╭──

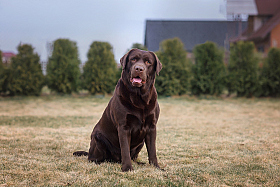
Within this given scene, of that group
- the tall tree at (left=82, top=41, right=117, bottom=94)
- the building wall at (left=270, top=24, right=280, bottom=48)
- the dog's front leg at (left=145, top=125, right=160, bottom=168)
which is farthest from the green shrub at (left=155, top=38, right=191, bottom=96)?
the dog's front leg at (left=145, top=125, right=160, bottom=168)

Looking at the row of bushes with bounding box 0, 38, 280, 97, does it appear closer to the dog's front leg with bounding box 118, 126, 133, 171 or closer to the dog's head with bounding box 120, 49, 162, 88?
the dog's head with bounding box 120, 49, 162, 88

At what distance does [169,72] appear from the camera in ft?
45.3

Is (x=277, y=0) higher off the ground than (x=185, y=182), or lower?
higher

╰──
╭──

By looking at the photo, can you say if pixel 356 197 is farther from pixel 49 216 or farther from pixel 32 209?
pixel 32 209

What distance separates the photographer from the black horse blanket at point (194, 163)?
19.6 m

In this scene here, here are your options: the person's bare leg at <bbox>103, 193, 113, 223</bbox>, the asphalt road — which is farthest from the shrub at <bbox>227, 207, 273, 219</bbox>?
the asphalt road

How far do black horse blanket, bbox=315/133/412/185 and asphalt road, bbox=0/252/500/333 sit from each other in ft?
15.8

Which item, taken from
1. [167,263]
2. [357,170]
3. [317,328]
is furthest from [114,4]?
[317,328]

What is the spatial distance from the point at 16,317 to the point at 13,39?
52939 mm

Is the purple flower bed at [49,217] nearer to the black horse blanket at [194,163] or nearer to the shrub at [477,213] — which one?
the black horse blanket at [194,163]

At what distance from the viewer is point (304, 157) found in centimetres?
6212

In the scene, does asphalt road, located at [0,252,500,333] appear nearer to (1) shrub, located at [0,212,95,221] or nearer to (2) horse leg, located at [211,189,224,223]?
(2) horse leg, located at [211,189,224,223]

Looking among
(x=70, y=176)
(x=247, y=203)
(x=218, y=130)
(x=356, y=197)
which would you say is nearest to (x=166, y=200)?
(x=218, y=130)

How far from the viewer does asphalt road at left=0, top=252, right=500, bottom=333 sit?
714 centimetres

╰──
╭──

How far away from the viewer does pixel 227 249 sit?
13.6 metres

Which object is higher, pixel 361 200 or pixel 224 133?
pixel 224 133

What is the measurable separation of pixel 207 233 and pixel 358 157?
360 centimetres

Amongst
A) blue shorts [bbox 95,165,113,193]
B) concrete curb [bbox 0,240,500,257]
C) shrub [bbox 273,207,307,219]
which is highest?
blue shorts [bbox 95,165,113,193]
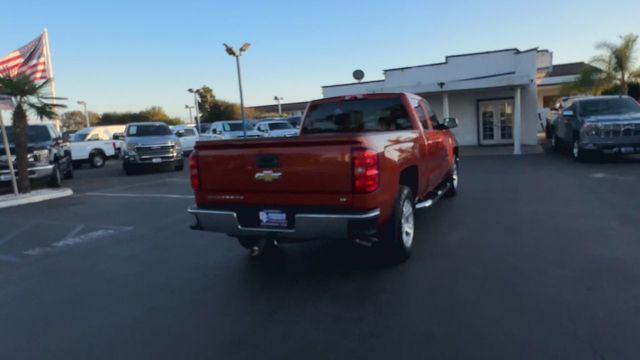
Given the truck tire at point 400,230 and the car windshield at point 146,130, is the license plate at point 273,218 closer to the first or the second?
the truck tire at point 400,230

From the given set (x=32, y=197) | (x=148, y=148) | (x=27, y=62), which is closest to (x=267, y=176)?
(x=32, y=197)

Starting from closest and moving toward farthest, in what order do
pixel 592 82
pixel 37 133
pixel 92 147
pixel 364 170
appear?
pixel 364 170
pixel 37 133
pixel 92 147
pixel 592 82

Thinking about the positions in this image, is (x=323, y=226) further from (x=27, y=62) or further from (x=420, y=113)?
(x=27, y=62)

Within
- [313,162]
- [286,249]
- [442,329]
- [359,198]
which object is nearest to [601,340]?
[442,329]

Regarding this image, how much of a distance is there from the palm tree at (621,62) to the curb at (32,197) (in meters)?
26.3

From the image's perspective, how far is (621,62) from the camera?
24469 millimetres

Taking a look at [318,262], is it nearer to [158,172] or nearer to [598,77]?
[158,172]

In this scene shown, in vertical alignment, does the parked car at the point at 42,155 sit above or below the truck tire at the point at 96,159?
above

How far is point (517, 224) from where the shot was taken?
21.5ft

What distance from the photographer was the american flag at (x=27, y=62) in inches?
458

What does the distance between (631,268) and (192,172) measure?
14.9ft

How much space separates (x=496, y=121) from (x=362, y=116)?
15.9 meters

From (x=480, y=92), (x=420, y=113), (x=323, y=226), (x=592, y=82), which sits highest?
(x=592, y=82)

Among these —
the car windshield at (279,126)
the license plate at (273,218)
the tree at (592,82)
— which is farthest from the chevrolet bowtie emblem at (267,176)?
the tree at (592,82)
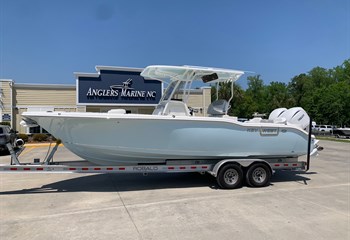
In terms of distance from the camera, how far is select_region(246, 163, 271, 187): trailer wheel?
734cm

╰──

Determine how many lines of the material above contain the string "left", with uppercase and lowercase treated as distinct. Provide only that number.

6